## WHAT THIS TASK INVOLVES
Reproduce each of the following lines word for word, keeping every character unchanged.

## WORKING DATA
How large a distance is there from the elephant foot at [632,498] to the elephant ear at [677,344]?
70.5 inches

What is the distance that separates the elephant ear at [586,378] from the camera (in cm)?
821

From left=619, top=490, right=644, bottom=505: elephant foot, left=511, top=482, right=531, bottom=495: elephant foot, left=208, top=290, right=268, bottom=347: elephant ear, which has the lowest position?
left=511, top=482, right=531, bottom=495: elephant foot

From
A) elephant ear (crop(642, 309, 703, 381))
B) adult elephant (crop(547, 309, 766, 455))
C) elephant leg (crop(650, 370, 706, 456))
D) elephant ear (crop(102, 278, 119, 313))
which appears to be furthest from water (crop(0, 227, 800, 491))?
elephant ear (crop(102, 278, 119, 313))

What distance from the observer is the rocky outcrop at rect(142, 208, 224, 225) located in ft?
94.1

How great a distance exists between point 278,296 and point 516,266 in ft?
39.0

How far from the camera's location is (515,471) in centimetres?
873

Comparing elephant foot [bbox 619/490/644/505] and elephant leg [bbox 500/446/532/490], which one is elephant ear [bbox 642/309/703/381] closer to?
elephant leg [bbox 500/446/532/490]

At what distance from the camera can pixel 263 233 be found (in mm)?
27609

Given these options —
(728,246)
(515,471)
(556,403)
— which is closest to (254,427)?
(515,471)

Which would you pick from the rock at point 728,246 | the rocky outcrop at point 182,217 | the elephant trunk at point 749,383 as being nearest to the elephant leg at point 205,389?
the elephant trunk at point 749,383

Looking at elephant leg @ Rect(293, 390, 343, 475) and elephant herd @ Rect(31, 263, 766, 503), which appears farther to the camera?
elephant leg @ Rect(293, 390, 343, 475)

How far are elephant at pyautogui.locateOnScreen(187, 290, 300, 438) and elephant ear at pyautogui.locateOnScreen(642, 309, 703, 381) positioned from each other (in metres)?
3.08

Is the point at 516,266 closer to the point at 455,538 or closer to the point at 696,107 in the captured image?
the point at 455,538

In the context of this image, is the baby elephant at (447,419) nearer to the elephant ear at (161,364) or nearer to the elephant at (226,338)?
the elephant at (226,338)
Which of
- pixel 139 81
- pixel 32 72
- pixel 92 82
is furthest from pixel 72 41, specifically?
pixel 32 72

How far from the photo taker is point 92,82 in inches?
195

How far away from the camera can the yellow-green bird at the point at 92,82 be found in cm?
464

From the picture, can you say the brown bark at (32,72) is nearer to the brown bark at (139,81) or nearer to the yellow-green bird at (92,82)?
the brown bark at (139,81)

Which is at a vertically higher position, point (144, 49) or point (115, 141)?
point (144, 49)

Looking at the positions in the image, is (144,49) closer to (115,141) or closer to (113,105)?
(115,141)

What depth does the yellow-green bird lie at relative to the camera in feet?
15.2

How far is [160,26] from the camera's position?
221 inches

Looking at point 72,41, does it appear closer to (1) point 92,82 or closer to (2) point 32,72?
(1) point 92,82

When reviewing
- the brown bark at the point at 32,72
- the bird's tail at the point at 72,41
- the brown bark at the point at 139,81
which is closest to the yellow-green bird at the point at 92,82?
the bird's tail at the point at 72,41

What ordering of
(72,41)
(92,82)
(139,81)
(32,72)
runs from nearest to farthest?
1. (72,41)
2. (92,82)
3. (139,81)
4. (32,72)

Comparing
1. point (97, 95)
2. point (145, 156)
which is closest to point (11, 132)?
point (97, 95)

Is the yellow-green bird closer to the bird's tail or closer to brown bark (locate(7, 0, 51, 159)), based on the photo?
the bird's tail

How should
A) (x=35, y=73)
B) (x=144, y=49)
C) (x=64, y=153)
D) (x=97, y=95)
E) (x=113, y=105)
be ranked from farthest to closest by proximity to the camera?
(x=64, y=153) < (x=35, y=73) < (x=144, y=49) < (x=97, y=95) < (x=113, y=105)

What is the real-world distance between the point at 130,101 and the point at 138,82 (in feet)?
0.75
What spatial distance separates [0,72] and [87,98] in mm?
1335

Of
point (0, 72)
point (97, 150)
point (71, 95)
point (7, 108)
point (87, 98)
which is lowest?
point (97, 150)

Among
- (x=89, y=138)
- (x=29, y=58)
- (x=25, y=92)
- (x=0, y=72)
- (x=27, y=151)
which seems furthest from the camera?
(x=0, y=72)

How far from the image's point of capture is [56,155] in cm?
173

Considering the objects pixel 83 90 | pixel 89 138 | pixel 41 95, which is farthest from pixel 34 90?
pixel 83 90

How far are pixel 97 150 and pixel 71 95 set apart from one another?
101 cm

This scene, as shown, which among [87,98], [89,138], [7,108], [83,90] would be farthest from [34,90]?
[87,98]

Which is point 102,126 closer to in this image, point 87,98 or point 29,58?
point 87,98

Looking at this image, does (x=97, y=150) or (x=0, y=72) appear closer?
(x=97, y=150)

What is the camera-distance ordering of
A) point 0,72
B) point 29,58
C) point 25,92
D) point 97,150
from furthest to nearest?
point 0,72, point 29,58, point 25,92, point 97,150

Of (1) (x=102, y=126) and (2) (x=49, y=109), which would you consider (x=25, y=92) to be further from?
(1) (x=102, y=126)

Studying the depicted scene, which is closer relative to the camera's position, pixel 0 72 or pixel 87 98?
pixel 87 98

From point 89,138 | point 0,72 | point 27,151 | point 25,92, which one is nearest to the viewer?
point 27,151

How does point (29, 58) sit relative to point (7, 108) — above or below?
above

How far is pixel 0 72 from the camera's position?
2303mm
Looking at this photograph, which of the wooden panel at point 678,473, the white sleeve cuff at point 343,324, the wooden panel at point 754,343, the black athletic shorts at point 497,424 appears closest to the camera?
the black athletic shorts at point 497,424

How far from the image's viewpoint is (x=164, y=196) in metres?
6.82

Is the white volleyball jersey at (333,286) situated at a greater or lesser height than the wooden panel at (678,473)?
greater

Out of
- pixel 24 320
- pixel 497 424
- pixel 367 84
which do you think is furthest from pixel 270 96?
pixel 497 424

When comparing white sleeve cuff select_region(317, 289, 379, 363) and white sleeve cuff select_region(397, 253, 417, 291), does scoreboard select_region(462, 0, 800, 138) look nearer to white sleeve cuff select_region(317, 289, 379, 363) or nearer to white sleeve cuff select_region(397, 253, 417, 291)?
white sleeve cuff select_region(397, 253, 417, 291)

## EXERCISE ANSWER
How large a distance is there from the elephant foot at [632,498] to the elephant ear at [677,344]?
70.5 inches

What is the distance that separates the elephant ear at [586,378] from the camera (in cm)?
821

From left=619, top=490, right=644, bottom=505: elephant foot, left=511, top=482, right=531, bottom=495: elephant foot, left=208, top=290, right=268, bottom=347: elephant ear, which has the lowest position?
left=511, top=482, right=531, bottom=495: elephant foot

From
A) elephant ear (crop(642, 309, 703, 381))
B) adult elephant (crop(547, 309, 766, 455))
C) elephant leg (crop(650, 370, 706, 456))
D) elephant ear (crop(102, 278, 119, 313))
which appears to be furthest from water (crop(0, 227, 800, 491))?
elephant ear (crop(102, 278, 119, 313))

What distance from the observer is the rocky outcrop at rect(142, 208, 224, 225) located in ft?
94.1

How great a distance exists between point 278,296 and point 516,266 in ft?
39.0

How far from the camera's location is (515,471) in centimetres?
873

Comparing elephant foot [bbox 619/490/644/505] and elephant leg [bbox 500/446/532/490], which one is elephant ear [bbox 642/309/703/381] closer to?
elephant leg [bbox 500/446/532/490]

At what distance from the camera can pixel 263 233 be found (in mm)?
27609

Given these options —
(728,246)
(515,471)
(556,403)
— which is closest to (254,427)?
(515,471)

Which would you pick from the rock at point 728,246 | the rocky outcrop at point 182,217 | the elephant trunk at point 749,383 as being nearest to the elephant leg at point 205,389?
the elephant trunk at point 749,383

Looking at elephant leg @ Rect(293, 390, 343, 475) and elephant herd @ Rect(31, 263, 766, 503), which appears farther to the camera?
elephant leg @ Rect(293, 390, 343, 475)

How far are elephant at pyautogui.locateOnScreen(187, 290, 300, 438) and elephant ear at pyautogui.locateOnScreen(642, 309, 703, 381) positioned from each other (in metres)?
3.08

Is the point at 516,266 closer to the point at 455,538 or closer to the point at 696,107 in the captured image?
the point at 455,538

In the context of this image, is the baby elephant at (447,419) nearer to the elephant ear at (161,364) or nearer to the elephant at (226,338)?
the elephant at (226,338)
Which of
- pixel 139 81
- pixel 32 72
- pixel 92 82
is furthest from pixel 72 41, specifically?
pixel 32 72

How far from the photo taker is point 92,82 in inches?
195

How far away from the camera can the yellow-green bird at the point at 92,82 be found in cm?
464

From the picture, can you say the brown bark at (32,72) is nearer to the brown bark at (139,81) or nearer to the yellow-green bird at (92,82)?
the brown bark at (139,81)

Which is at a vertically higher position, point (144, 49) or point (115, 141)?
point (144, 49)

Looking at the positions in the image, is (144,49) closer to (115,141) or closer to (113,105)?
(115,141)

What depth does the yellow-green bird lie at relative to the camera in feet?
15.2

How far is [160,26] from the camera's position?
221 inches

Looking at point 72,41, does it appear closer to (1) point 92,82 or closer to (2) point 32,72?
(1) point 92,82

When reviewing
- the brown bark at the point at 32,72
- the bird's tail at the point at 72,41
- the brown bark at the point at 139,81
which is closest to the yellow-green bird at the point at 92,82?
the bird's tail at the point at 72,41

What ordering of
(72,41)
(92,82)
(139,81)
(32,72)
runs from nearest to farthest?
1. (72,41)
2. (92,82)
3. (139,81)
4. (32,72)

Comparing
1. point (97, 95)
2. point (145, 156)
which is closest to point (11, 132)?
point (97, 95)

Is the yellow-green bird closer to the bird's tail or closer to brown bark (locate(7, 0, 51, 159)), based on the photo?
the bird's tail

How should
A) (x=35, y=73)
B) (x=144, y=49)
C) (x=64, y=153)
D) (x=97, y=95)
E) (x=113, y=105)
be ranked from farthest to closest by proximity to the camera?
(x=64, y=153) < (x=35, y=73) < (x=144, y=49) < (x=97, y=95) < (x=113, y=105)

What is the real-world distance between the point at 130,101 and the point at 138,82 (in feet)?
0.75
What spatial distance separates [0,72] and [87,98] in mm?
1335

Of
point (0, 72)
point (97, 150)
point (71, 95)
point (7, 108)
point (87, 98)
which is lowest?
point (97, 150)

Among
- (x=89, y=138)
- (x=29, y=58)
- (x=25, y=92)
- (x=0, y=72)
- (x=27, y=151)
which seems furthest from the camera?
(x=0, y=72)

How far from the image's point of capture is [56,155] in cm?
173

Considering the objects pixel 83 90 | pixel 89 138 | pixel 41 95, which is farthest from pixel 34 90?
pixel 83 90

How far are pixel 97 150 and pixel 71 95 set apart from one another?
101 cm

This scene, as shown, which among [87,98], [89,138], [7,108], [83,90] would be farthest from [34,90]?
[87,98]

Which is point 102,126 closer to in this image, point 87,98 or point 29,58?
point 87,98

Looking at this image, does (x=97, y=150) or (x=0, y=72) appear closer?
(x=97, y=150)

What is the camera-distance ordering of
A) point 0,72
B) point 29,58
C) point 25,92
D) point 97,150
from furthest to nearest?
point 0,72, point 29,58, point 25,92, point 97,150

Of (1) (x=102, y=126) and (2) (x=49, y=109), which would you consider (x=25, y=92) to be further from?
(1) (x=102, y=126)

Studying the depicted scene, which is closer relative to the camera's position, pixel 0 72 or pixel 87 98?
pixel 87 98

From point 89,138 | point 0,72 | point 27,151 | point 25,92, which one is nearest to the viewer?
point 27,151

How does point (29, 58) sit relative to point (7, 108) — above or below?
above

How far is pixel 0 72 from the camera's position?
2303mm
Looking at this photograph, which of the wooden panel at point 678,473, the white sleeve cuff at point 343,324, the wooden panel at point 754,343, the black athletic shorts at point 497,424 appears closest to the camera?
the black athletic shorts at point 497,424

How far from the image's viewpoint is (x=164, y=196) in metres?
6.82

Is the white volleyball jersey at (333,286) situated at a greater or lesser height than the wooden panel at (678,473)?
greater

Out of
- pixel 24 320
- pixel 497 424
- pixel 367 84
which do you think is furthest from pixel 270 96?
pixel 497 424

When comparing white sleeve cuff select_region(317, 289, 379, 363) and white sleeve cuff select_region(397, 253, 417, 291), does scoreboard select_region(462, 0, 800, 138) look nearer to white sleeve cuff select_region(317, 289, 379, 363) or nearer to white sleeve cuff select_region(397, 253, 417, 291)?
white sleeve cuff select_region(397, 253, 417, 291)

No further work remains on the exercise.